ノゼ

両親から直接教わったことの中でも印象深いものの一つが鼻毛カッターで、主に母がことあるごとに「鼻毛だけは切らないといけないよ」「鼻毛が出てるだけでアウトだよ」「何は無くとも鼻毛カッター」と繰り返してきたため、鼻毛カッターというものが極めて重要なアイテムであると思い込みながら育ってきた。母は上京の際の餞別品にもきっちり鼻毛カッターを忍ばせてくれたのでなかなか嬉しかったのだが、しかし東京にきて友人のいる前でカッターをヴィーンしたところ「お前、そんなもの使うのか」と大層驚かれたので、こっちも驚いた。じゃあお前さんは使わないのか、鼻毛とどう付き合っているんだ…?と聞いたところ生まれてから一度も使ったことがないということで、そんなもの使わなくても困らない程度の鼻毛しか生えていない=鼻から出てきたことはないらしかった。愕然とした。自分は出る側の人間なのだということを初めて知った。そしてその後もしばしばカッターをヴィーンしてるところを人に見られては訝しまれたり奇異の目で見られたりしてきたので、なんだか自分はすごく少数派なんだなと、月に一度か二度ほどヴィーンする際にしんみり思う。

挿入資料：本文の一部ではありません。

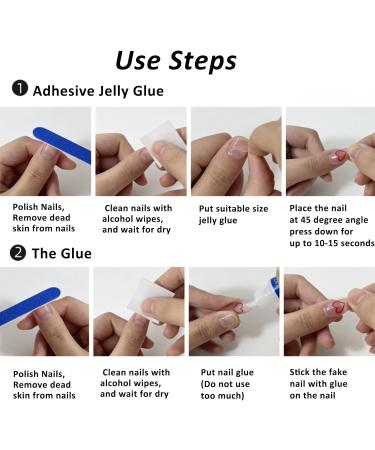 Use Steps

❶ Adhesive Jelly Glue

Polish Nails, Remove dead skin from nails

Clean nails with alcohol wipes, and wait for dry

Put suitable size jelly glue

Place the nail at 45 degree angle press down for up to 10-15 seconds

❷ The Glue

Polish Nails, Remove dead skin from nails

Clean nails with alcohol wipes, and wait for dry

Put nail glue (Do not use too much)

Stick the fake nail with glue on the nail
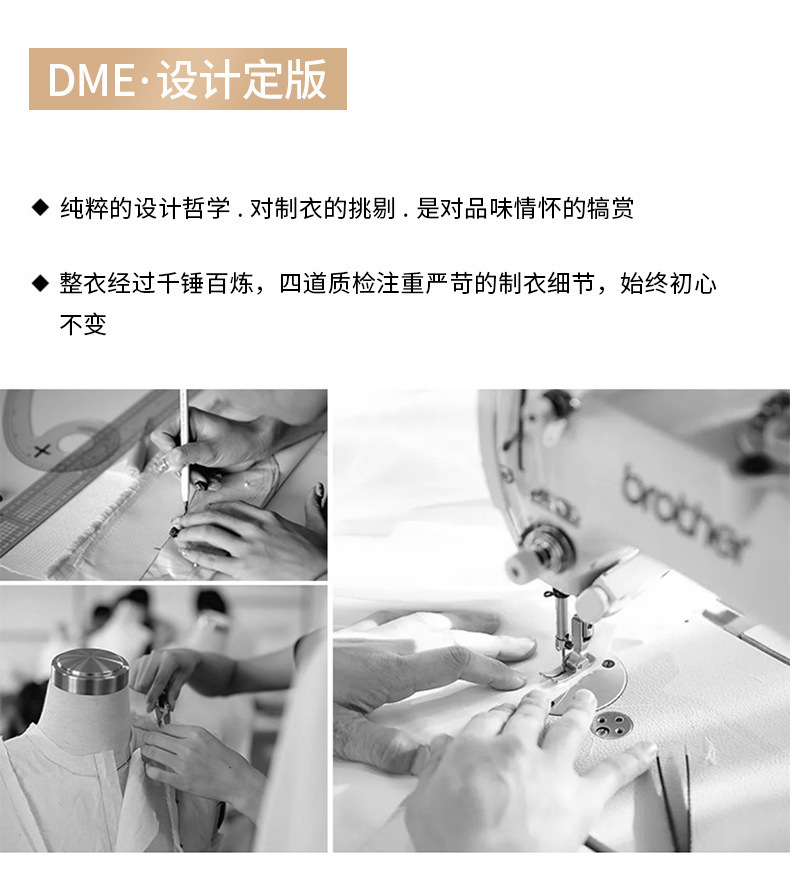 DME·设计定版

◆ 纯粹的设计哲学 . 对制衣的挑剔 . 是对品味情怀的犒赏

◆ 整衣经过千锤百炼，四道质检注重严苛的制衣细节，始终初心不变

brother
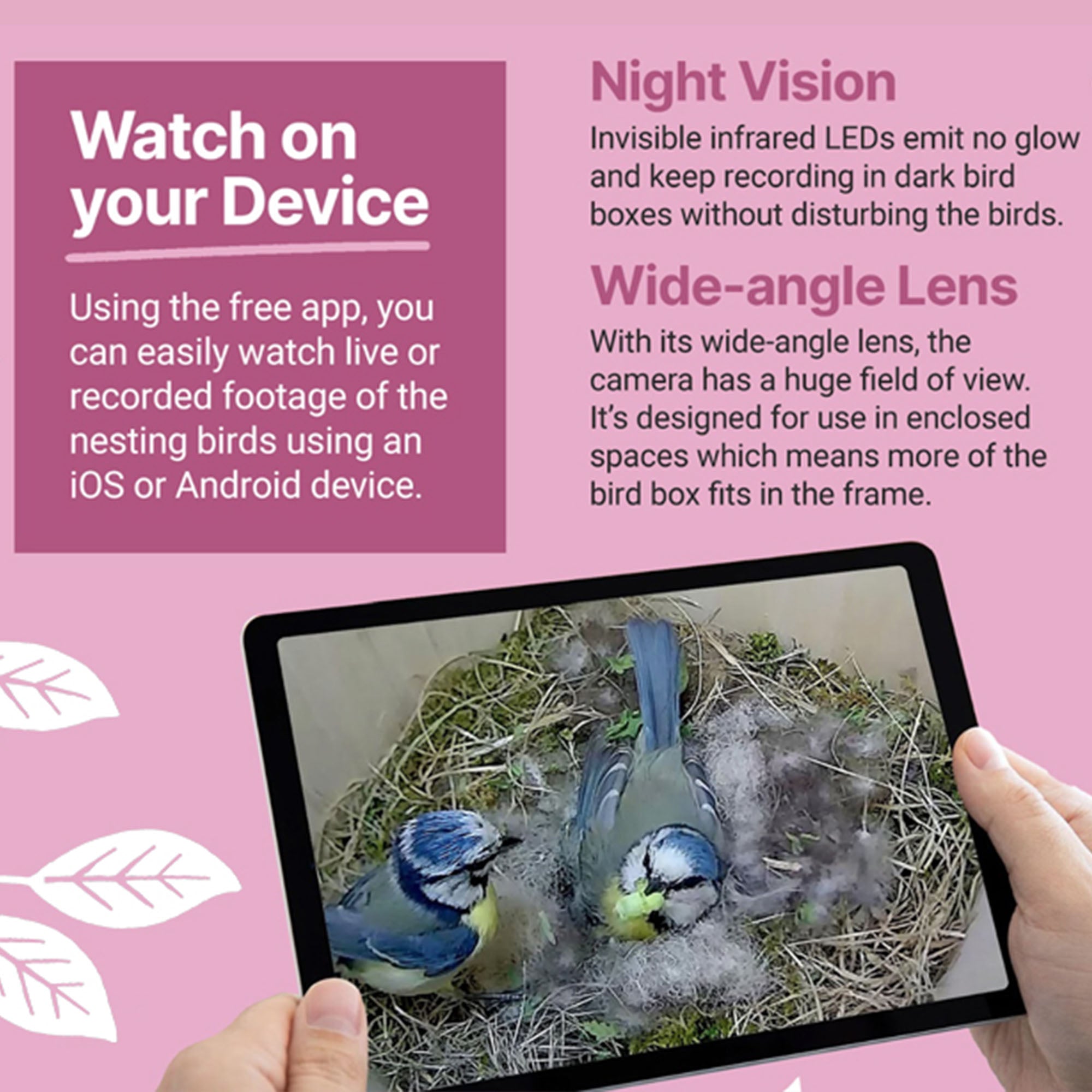 Watch on your Device

Using the free app, you can easily watch live or recorded footage of the nesting birds using an iOS or Android device.

Night Vision

Invisible infrared LEDs emit no glow and keep recording in dark bird boxes without disturbing the birds.

Wide-angle Lens

With its wide-angle lens, the camera has a huge field of view. It's designed for use in enclosed spaces which means more of the bird box fits in the frame.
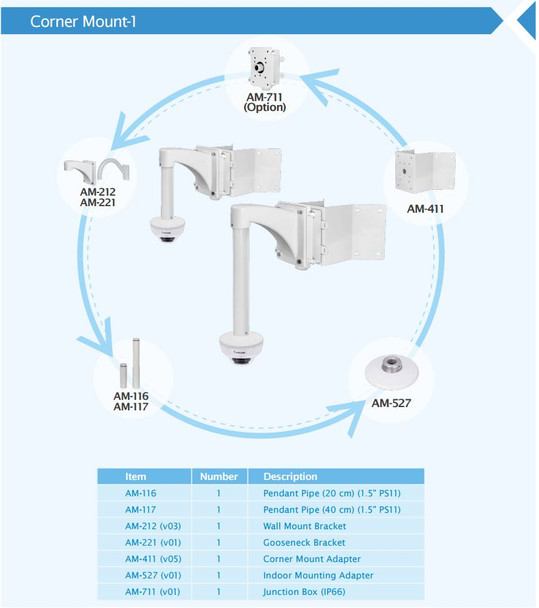 Corner Mount-1

AM-711
(Option)

AM-212
AM-221

AM-411

AM-116
AM-117

AM-527

| Item | Number | Description |
|---|---|---|
| AM-116 | 1 | Pendant Pipe (20 cm) (1.5" PS11) |
| AM-117 | 1 | Pendant Pipe (40 cm) (1.5" PS11) |
| AM-212 (v03) | 1 | Wall Mount Bracket |
| AM-221 (v01) | 1 | Gooseneck Bracket |
| AM-411 (v05) | 1 | Corner Mount Adapter |
| AM-527 (v01) | 1 | Indoor Mounting Adapter |
| AM-711 (v01) | 1 | Junction Box (IP66) |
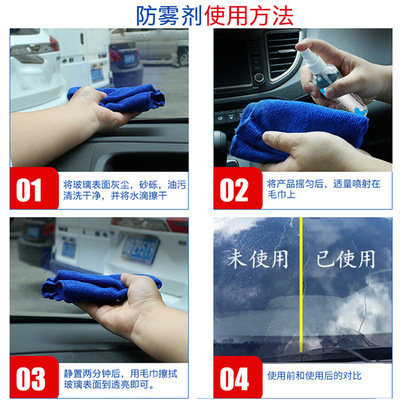 防雾剂使用方法

01 将玻璃表面灰尘，砂砾，油污清洗干净，并将水滴擦干

02 将产品摇匀后，适量喷射在毛巾上

03 静置两分钟后，用毛巾擦拭玻璃表面到透亮即可。

未使用 已使用

04 使用前和使用后的对比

今使っているカッターは母がくれた奴が壊れてしまったあと自分で買った二号機で、2年前に買った充電式のものだったのだが今の今まで一度も充電が切れたことがなく毎回不思議だった。そんなに強いことがあるか、こいつ本当は何か隠しているんじゃないか?

そんなカッターの充電がさっき初めて切れた。少し感動した。右鼻から始めて右の中で死んだので、左がまだ残っている今、このやや恥ずかしい状況について、誰も知らない。